The Princess Grace Foundation-USA recently announced the 2013 winners of its Princess Grace Awards and two students from the School of Film/Video are among the award winners. Thalia Fry (Film/Video BFA 14) is a Film Award recipient for the short animation film Gloria, while Nora Sweeney (Film/Video MFA 14) is a Film Honorarium recipient for the 16mm film documentary CA-126.
Gloria follows the story of Cynthia, a backup lip singer at now defunct punk venue The Mabuhay Gardens in San Francisco. After a car accident, Cynthia slowly loses her grip on reality and starts manifesting an alter-ego, the rebellious Gloria.
Fry expressed her excitement in an email:
I am so honored to receive this award. The Princess Grace Foundation will provide me with the resources to support my budding career as an independent artist, and the encouragement to explore topics that inform my creative process. With this scholarship, I will be able to study how cultural rebellion transformed my community, and visually express this documentation in the best light possible.
Above, we posted a character and concept design video clip from Gloria.

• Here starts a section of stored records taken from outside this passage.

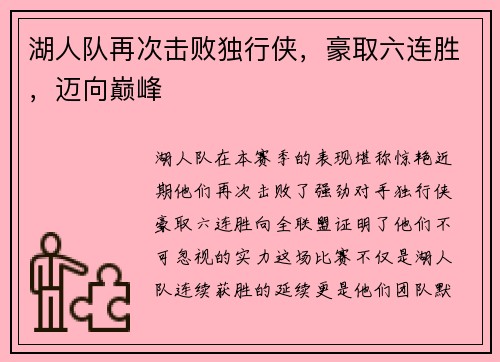 湖人队再次击败独行侠，豪取六连胜，迈向巅峰

湖人队在本赛季的表现堪称惊艳近期他们再次击败了强劲对手独行侠豪取六连胜向全联盟证明了他们不可忽视的实力这场比赛不仅是湖人队连续获胜的延续更是他们团队默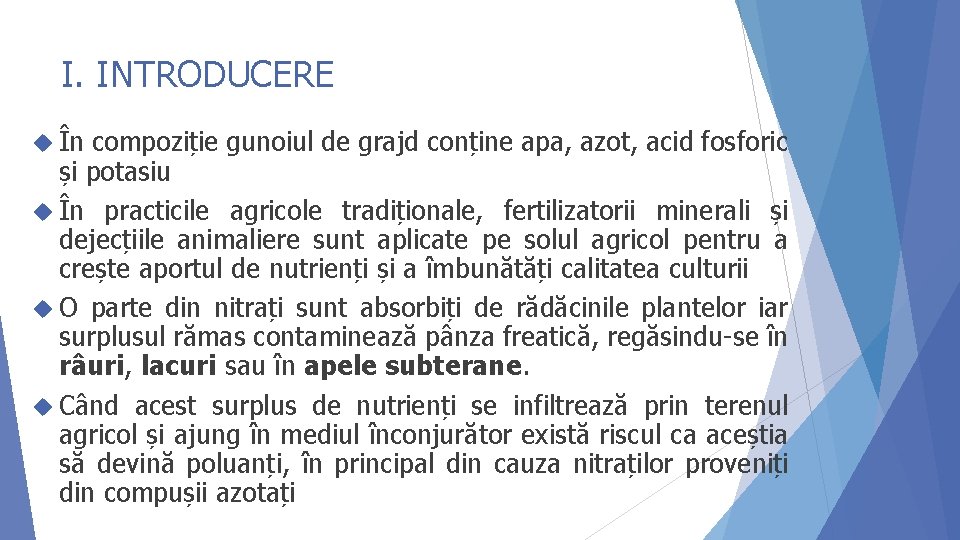 I. INTRODUCERE

În compoziție gunoiul de grajd conține apa, azot, acid fosforic și potasiu

În practicile agricole tradiționale, fertilizatorii minerali și dejecțiile animaliere sunt aplicate pe solul agricol pentru a crește aportul de nutrienți și a îmbunătăți calitatea culturii

O parte din nitrați sunt absorbiți de rădăcinile plantelor iar surplusul rămas contaminează pânza freatică, regăsindu-se în râuri, lacuri sau în apele subterane.

Când acest surplus de nutrienți se infiltrează prin terenul agricol și ajung în mediul înconjurător există riscul ca aceștia să devină poluanți, în principal din cauza nitraților proveniți din compușii azotați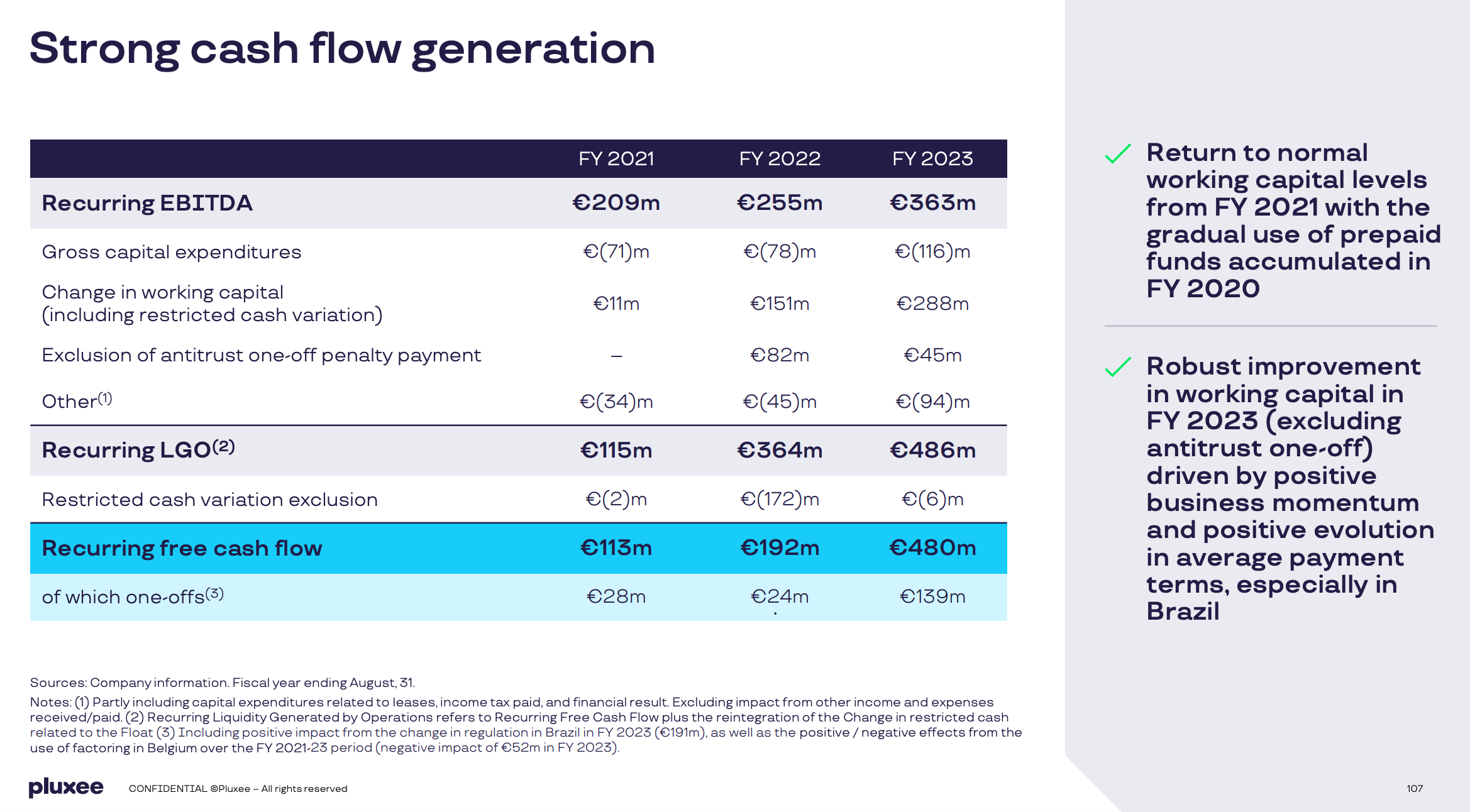 Strong cash flow generation

| | FY 2021 | FY 2022 | FY 2023 |
|---|---|---|---|
| Recurring EBITDA | €209m | €255m | €363m |
| Gross capital expenditures | €(71)m | €(78)m | €(116)m |
| Change in working capital (including restricted cash variation) | €11m | €151m | €288m |
| Exclusion of antitrust one-off penalty payment | – | €82m | €45m |
| Other$^{(1)}$ | €(34)m | €(45)m | €(94)m |
| Recurring LGO$^{(2)}$ | €115m | €364m | €486m |
| Restricted cash variation exclusion | €(2)m | €(172)m | €(6)m |
| Recurring free cash flow | €113m | €192m | €480m |
| of which one-offs$^{(3)}$ | €28m | €24m | €139m |

Sources: Company information. Fiscal year ending August, 31.

Notes: (1) Partly including capital expenditures related to leases, income tax paid, and financial result. Excluding impact from other income and expenses received/paid. (2) Recurring Liquidity Generated by Operations refers to Recurring Free Cash Flow plus the reintegration of the Change in restricted cash related to the Float (3) Including positive impact from the change in regulation in Brazil in FY 2023 (€191m), as well as the positive / negative effects from the use of factoring in Belgium over the FY 2021-23 period (negative impact of €52m in FY 2023).

Return to normal working capital levels from FY 2021 with the gradual use of prepaid funds accumulated in FY 2020

Robust improvement in working capital in FY 2023 (excluding antitrust one-off) driven by positive business momentum and positive evolution in average payment terms, especially in Brazil

pluxee

CONFIDENTIAL ©Pluxee – All rights reserved

107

Sweeney intends to produce something between a travelogue and an essay about California history and labor in CA-126. Shot with a 16mm Bolex camera looking through a camera obscura, the film exposes the people and the landscape along CA-126, a highway that stretches from Valencia all the way to the coast in Ventura. The old highway offers a view of old-time California as yet untouched by the manic development of suburbs.
In her project statement, Sweeney shares what she hopes to accomplish in CA-126:
I will create a documentary portrait of this area on 16mm film by juxtaposing the landscape that resembles the past with the stories of people from the present. My aim is to preserve this landscape before it becomes further developed, to investigate its history, and to engage with and document the people who inhabit it.
Steve Anker, Dean of the School of Film/Video, sent us an email to convey his elation at Fry and Sweeney’s recognition:
A Princess Grace award is one of the greatest honors a student in the arts can receive, since it is given for especially ambitious projects that can only be realized with additional financial support. In addition, the Princess Grace Foundation continues to support its awardees even years after each has graduated. For this reason the award is fiercely competitive, and CalArts is proud to have had several students receive awards in recent years. The Foundation is one of the few organizations in the country that helps develop young artistic talent at precisely the time when financial support will have the greatest impact.
The Princess Grace Awards are annual grants awarded to emerging artists in theater, dance and film in the form of scholarships, apprenticeships and fellowships. Winners will receive their awards at a gala in New York City on Oct. 30.